Méfiance

Je me réveille après une nuit agitée plus fatiguée que reposée. Quand je n'étais pas réveillée par la douleur, c'étaient les cauchemars qui s'en chargeaient. A chaque épisode, Ezio arrivait à me calmer me permettant de me rendormir rassurée mais l'heure d'après tout recommençait.

Après quelques secondes passées à émerger, j'ouvre enfin les yeux et remarque que la place d'Ezio est vide. Je me redresse alors difficilement, la douleur des lacérations sur mon dos me faisant un mal de chien. Les pieds à terre, j'enfile la chemise d'Ezio. Sa légèreté n'empirant pas ma souffrance et son odeur accentuant mon réconfort. Je descends ensuite le retrouver dans la cuisine.

— Salut Ezio, bien dormi ?

Il se retourne, l'air surpris.

— Hey ma belle, c'est surtout à toi qu'il faut demander ça après la nuit que tu as passé.

Je m'approche de lui et me recroqueville dans ses bras en faisant attention à mon dos. Lovée au creux de son cou, tous mes maux semblent disparaître, je me sens apaisée.

— Honnêtement je ne sais pas, je me sens bizarre. A la fois plus forte et étrangère à moi-même. Je n'arrête pas de revoir son visage. Même s'il méritait de mourir et que ça m'a soulagé sur l'instant, je me sens horrible, je ne me reconnais pas dans la personne que j'étais hier. Je crains que ça ne m'ait changé à tout jamais et me sachant capable du pire ça me fait peur.

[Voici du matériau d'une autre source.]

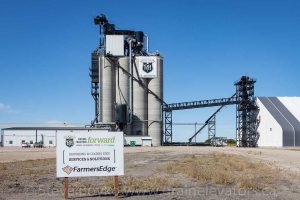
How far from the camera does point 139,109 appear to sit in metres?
109

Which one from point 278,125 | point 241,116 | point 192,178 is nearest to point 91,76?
point 241,116

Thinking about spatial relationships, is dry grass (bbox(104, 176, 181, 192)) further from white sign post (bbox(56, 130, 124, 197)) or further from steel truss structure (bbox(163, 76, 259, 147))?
steel truss structure (bbox(163, 76, 259, 147))

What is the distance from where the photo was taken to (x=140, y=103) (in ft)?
358

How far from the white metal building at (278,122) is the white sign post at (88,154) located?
85.8 meters

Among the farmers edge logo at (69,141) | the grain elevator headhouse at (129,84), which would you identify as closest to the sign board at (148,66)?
the grain elevator headhouse at (129,84)

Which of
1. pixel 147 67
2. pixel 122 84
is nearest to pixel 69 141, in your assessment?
pixel 122 84

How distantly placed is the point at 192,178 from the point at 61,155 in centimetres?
851

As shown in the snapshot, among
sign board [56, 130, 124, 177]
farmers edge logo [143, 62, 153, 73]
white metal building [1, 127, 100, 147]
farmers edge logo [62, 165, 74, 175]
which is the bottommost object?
white metal building [1, 127, 100, 147]

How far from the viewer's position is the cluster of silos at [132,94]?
354 feet

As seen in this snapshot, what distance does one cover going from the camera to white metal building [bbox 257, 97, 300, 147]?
319 feet

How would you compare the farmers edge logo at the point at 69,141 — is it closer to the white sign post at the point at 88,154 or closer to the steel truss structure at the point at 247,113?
the white sign post at the point at 88,154

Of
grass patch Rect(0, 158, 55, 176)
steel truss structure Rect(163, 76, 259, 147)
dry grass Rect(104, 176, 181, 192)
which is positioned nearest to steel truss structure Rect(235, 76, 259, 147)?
steel truss structure Rect(163, 76, 259, 147)

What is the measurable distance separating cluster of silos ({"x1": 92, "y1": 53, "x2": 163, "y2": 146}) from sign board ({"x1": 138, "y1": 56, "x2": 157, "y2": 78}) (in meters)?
0.27

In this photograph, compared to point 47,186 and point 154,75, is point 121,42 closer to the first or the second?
point 154,75
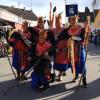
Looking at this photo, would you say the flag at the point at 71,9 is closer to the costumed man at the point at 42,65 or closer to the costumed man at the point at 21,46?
the costumed man at the point at 21,46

— C'est normal ce que tu ressens, tuer un homme c'est loin d'être évident surtout quand tu es étrangère à notre milieu. Je ne sais pas si ça te rassurera mais je me rappelle chaque détail de ma première fois. Comme si c'était hier. Je revois ma victime chaque jour. Son visage se cache derrière mes paupières me hantant à chaque fois que je les ferme. Tu n'arriveras jamais à l'oublier mais le temps t'aidera à ne plus en souffrir. Cet homme savait qu'il encourrait à sa vie chaque jour, comme nous. Dans les gang ou la mafia, nous savons que chaque jour peut être le dernier. Avec tous nos ennemis, les ennuis et les situations dangereuses que nous vivons nous avons en permanence une cible sur le front. Alors cet homme devait mourir un jour ou l'autre et grâce à toi il a été arrêté plus vite. Tu devras malheureusement t'y faire si tu veux continuer ce que tu as entrepris et si tu veux rester à mes côtés. La question est, es tu prête à vivre comme nous ? A vivre cette vie de danger, d'adrénaline, de violence et de risques ? Es-tu prête à te réveiller chaque matin en te demandant si ce n'est pas le dernier ? Est-ce que tout ça en vaut vraiment la peine ?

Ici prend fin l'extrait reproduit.